=== Goal of the exercise ===
Put the lines of the material, from its first line through the line containing "How many series does the chart legend list? 3", inclusive, into a numbered list, leaving out any blank lines.

(Extracted data)

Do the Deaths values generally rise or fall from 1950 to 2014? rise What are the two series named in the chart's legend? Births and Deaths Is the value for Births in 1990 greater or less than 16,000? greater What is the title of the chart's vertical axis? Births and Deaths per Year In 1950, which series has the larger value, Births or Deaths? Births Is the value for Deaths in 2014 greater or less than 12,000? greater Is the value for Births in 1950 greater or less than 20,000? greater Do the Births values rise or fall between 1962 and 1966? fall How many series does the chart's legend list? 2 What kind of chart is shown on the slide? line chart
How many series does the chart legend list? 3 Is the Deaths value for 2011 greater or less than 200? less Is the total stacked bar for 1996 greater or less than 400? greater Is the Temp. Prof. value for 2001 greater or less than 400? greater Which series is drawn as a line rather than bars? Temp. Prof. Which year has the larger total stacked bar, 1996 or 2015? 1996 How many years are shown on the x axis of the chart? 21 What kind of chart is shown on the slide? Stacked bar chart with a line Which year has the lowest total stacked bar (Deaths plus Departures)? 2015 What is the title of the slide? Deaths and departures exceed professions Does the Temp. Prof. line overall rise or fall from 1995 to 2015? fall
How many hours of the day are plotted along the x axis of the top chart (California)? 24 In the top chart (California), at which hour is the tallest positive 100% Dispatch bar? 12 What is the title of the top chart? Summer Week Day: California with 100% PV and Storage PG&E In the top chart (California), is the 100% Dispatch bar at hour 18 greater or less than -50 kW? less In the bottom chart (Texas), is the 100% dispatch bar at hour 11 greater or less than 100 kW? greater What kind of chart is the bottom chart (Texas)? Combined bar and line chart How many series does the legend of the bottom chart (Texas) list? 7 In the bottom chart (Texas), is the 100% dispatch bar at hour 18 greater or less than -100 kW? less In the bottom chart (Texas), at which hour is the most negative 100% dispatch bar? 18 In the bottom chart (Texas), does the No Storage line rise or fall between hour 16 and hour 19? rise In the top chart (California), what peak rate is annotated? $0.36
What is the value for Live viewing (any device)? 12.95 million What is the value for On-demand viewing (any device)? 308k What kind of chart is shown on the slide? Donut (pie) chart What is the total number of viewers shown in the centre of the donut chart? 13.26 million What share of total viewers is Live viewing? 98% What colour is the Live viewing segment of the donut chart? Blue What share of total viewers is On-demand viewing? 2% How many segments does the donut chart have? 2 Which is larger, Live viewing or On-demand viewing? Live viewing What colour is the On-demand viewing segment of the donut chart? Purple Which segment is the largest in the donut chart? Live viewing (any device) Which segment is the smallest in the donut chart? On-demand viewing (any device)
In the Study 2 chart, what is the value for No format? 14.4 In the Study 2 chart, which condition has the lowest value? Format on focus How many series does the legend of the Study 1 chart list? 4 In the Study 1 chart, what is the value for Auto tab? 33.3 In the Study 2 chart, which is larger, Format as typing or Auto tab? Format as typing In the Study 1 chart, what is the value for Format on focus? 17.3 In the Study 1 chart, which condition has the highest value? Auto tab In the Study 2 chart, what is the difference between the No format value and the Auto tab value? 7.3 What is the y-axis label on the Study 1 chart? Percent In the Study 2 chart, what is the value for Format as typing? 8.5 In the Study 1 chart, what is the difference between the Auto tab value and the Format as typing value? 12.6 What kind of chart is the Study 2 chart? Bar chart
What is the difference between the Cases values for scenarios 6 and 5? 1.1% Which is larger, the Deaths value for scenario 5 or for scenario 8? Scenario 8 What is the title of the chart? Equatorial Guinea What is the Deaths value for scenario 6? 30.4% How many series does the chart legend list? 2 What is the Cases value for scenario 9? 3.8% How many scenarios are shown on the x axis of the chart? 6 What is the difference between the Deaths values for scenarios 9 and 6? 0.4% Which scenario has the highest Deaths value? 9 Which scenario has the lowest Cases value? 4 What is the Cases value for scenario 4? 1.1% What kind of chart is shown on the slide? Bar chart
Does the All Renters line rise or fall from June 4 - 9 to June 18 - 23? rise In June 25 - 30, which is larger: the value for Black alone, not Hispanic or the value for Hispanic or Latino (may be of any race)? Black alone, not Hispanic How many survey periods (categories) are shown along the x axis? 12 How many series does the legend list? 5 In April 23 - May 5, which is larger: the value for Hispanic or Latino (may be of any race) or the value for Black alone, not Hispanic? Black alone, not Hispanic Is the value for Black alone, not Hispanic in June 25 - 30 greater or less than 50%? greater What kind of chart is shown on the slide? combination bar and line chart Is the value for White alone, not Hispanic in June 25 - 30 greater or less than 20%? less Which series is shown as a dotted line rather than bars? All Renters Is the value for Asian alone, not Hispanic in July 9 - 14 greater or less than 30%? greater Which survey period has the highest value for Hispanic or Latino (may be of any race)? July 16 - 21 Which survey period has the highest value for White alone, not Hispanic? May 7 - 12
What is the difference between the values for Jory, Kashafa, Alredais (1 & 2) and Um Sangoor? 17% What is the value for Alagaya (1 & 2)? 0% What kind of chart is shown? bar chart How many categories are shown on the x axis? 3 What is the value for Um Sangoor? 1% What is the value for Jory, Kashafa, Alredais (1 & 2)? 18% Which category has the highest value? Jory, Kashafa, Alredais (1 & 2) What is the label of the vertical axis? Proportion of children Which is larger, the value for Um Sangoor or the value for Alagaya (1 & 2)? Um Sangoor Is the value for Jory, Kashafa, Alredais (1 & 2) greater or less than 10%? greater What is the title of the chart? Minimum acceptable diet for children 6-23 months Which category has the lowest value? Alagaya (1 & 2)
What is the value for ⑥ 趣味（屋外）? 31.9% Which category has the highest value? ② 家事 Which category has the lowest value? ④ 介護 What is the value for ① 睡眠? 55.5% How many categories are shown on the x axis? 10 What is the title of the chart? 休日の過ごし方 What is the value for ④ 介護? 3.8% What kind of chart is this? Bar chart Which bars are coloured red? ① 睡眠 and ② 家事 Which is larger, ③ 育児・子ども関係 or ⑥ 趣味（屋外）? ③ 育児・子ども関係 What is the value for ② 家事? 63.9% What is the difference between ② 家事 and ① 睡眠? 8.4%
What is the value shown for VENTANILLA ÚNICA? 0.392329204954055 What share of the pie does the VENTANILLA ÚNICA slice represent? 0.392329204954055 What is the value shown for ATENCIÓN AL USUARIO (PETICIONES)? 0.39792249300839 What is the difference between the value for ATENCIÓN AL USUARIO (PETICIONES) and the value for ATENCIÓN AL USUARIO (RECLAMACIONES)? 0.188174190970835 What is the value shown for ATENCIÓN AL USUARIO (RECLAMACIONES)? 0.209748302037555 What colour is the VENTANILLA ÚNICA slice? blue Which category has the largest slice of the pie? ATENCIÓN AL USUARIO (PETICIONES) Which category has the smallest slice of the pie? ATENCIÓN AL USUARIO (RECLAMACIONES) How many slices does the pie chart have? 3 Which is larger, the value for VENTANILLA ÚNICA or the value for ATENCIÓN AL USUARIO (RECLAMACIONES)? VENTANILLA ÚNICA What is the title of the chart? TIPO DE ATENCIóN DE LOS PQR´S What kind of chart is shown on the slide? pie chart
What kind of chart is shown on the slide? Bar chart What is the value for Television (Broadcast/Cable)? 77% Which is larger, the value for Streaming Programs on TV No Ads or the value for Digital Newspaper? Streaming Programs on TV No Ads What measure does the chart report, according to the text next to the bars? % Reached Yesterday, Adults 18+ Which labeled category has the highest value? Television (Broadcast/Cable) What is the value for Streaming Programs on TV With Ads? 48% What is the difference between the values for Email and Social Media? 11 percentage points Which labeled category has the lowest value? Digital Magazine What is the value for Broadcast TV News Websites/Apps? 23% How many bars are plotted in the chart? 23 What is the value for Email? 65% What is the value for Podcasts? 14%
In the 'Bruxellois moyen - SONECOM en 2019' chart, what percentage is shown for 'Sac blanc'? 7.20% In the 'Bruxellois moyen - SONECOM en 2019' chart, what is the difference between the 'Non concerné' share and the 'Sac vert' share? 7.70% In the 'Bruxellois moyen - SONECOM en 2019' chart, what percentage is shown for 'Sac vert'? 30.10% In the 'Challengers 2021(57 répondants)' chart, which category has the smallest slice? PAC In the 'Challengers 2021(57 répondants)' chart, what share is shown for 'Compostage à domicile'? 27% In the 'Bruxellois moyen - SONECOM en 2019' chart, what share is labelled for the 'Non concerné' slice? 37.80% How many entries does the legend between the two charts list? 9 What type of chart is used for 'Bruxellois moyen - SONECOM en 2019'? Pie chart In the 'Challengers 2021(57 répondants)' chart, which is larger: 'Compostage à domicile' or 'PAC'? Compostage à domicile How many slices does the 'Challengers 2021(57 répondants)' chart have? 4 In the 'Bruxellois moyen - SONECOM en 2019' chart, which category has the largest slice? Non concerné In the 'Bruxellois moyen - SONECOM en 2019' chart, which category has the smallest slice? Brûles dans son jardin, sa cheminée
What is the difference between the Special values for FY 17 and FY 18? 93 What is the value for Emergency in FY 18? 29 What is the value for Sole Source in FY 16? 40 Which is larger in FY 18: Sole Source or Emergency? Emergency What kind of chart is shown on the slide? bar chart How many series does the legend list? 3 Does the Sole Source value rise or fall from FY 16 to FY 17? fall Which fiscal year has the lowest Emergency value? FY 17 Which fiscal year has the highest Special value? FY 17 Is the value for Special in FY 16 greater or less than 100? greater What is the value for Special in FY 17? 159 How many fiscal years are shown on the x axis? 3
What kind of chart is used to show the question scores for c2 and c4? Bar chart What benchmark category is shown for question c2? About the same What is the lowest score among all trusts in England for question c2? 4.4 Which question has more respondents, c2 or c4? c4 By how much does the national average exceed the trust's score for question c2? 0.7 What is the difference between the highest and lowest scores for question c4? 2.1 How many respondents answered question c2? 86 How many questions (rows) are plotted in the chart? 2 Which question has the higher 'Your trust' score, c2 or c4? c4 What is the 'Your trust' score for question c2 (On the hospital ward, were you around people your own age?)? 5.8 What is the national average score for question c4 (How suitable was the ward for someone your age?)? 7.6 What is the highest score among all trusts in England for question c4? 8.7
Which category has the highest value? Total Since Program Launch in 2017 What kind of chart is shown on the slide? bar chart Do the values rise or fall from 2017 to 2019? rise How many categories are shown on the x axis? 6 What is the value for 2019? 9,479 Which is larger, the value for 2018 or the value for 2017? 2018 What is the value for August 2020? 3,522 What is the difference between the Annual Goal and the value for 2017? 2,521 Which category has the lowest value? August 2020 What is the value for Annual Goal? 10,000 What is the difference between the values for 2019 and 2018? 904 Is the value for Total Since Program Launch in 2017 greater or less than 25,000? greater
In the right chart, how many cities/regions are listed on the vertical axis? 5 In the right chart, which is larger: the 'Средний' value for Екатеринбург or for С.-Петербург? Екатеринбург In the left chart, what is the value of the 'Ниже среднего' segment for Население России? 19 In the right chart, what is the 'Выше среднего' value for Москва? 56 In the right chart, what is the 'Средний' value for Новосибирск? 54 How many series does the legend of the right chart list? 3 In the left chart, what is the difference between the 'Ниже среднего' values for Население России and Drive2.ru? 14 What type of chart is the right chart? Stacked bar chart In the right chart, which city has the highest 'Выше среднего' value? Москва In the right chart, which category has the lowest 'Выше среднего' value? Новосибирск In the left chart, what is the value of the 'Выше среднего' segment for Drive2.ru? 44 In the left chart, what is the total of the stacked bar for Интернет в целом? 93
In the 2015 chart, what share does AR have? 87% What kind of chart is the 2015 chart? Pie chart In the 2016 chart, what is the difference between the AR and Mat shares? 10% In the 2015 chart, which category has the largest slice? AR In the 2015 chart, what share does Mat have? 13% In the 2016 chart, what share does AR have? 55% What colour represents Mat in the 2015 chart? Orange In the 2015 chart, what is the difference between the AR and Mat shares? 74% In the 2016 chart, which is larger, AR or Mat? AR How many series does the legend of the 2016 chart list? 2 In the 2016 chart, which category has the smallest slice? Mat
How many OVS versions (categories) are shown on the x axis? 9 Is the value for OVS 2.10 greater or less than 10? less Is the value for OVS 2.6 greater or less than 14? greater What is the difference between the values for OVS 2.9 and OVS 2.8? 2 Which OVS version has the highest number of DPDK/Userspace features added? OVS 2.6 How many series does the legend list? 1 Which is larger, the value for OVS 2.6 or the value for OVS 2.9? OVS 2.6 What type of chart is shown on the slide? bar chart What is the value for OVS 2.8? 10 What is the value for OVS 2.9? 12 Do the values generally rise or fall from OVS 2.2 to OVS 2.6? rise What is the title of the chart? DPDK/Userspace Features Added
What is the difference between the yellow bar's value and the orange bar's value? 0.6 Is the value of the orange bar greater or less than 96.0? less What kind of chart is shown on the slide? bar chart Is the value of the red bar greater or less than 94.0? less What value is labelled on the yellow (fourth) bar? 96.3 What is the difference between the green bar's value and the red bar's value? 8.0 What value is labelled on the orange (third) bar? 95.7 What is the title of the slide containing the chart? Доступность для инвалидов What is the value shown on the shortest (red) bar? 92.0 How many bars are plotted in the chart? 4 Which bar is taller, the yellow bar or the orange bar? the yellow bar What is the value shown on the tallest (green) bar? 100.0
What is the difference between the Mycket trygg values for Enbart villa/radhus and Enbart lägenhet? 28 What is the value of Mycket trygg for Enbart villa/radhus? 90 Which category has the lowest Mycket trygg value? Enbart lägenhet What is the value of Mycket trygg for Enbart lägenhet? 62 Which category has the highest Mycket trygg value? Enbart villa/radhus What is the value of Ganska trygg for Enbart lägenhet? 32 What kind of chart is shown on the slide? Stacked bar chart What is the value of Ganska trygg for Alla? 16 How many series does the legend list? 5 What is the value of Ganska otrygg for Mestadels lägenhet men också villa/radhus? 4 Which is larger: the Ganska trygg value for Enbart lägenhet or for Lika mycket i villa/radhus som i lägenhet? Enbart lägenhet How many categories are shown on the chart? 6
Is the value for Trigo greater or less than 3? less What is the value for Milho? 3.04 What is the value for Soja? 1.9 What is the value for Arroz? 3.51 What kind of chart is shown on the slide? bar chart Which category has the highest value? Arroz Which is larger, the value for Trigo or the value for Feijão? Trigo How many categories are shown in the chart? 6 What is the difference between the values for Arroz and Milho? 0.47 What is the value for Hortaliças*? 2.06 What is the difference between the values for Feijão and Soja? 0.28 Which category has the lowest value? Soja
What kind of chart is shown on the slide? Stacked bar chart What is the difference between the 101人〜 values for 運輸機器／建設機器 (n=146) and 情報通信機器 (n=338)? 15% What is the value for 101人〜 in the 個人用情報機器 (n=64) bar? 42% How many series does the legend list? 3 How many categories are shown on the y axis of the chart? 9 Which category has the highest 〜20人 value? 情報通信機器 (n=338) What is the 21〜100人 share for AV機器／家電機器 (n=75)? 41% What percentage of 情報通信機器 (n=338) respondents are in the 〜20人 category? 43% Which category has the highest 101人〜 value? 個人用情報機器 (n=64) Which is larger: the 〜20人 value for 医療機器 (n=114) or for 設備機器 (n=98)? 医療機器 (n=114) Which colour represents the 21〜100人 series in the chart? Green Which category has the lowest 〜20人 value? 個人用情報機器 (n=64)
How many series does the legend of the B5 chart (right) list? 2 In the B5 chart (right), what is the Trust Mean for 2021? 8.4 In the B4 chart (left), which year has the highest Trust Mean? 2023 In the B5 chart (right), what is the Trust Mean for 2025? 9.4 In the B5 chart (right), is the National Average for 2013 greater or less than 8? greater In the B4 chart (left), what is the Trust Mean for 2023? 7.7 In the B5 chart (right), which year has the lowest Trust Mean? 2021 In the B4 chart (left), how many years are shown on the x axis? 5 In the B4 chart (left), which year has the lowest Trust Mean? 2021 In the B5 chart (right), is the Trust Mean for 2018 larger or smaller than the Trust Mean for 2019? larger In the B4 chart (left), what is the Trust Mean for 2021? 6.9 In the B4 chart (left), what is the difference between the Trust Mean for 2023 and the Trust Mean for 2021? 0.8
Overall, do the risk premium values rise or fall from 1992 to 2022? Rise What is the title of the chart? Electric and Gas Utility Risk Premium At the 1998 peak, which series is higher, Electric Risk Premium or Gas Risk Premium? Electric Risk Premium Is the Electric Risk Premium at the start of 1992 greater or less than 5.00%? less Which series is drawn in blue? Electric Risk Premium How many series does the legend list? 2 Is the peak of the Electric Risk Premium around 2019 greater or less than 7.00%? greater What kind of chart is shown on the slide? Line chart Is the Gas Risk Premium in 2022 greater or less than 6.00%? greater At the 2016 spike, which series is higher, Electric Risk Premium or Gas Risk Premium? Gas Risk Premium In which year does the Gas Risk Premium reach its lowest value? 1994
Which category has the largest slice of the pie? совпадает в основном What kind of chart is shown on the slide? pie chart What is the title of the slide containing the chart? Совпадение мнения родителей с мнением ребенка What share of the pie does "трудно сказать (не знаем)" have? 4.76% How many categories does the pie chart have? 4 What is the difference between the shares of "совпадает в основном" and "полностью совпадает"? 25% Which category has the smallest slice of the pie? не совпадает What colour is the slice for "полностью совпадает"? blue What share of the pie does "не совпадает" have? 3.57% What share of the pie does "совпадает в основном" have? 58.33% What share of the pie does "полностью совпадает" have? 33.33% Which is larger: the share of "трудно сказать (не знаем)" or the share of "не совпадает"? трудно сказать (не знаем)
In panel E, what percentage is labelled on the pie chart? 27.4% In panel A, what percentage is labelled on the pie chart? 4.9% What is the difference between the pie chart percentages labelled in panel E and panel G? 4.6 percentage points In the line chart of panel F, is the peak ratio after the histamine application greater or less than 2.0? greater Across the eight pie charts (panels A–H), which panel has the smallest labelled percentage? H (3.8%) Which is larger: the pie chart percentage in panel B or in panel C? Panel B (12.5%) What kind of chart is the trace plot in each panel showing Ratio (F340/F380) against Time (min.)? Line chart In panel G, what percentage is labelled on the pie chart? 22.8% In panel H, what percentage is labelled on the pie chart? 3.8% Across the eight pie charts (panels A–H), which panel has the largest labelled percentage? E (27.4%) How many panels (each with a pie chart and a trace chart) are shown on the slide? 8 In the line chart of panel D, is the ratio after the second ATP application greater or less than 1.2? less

(End Extracted data)

=== Answer to the exercise ===
1. Do the Deaths values generally rise or fall from 1950 to 2014? rise What are the two series named in the chart's legend? Births and Deaths Is the value for Births in 1990 greater or less than 16,000? greater What is the title of the chart's vertical axis? Births and Deaths per Year In 1950, which series has the larger value, Births or Deaths? Births Is the value for Deaths in 2014 greater or less than 12,000? greater Is the value for Births in 1950 greater or less than 20,000? greater Do the Births values rise or fall between 1962 and 1966? fall How many series does the chart's legend list? 2 What kind of chart is shown on the slide? line chart
2. How many series does the chart legend list? 3 Is the Deaths value for 2011 greater or less than 200? less Is the total stacked bar for 1996 greater or less than 400? greater Is the Temp. Prof. value for 2001 greater or less than 400? greater Which series is drawn as a line rather than bars? Temp. Prof. Which year has the larger total stacked bar, 1996 or 2015? 1996 How many years are shown on the x axis of the chart? 21 What kind of chart is shown on the slide? Stacked bar chart with a line Which year has the lowest total stacked bar (Deaths plus Departures)? 2015 What is the title of the slide? Deaths and departures exceed professions Does the Temp. Prof. line overall rise or fall from 1995 to 2015? fall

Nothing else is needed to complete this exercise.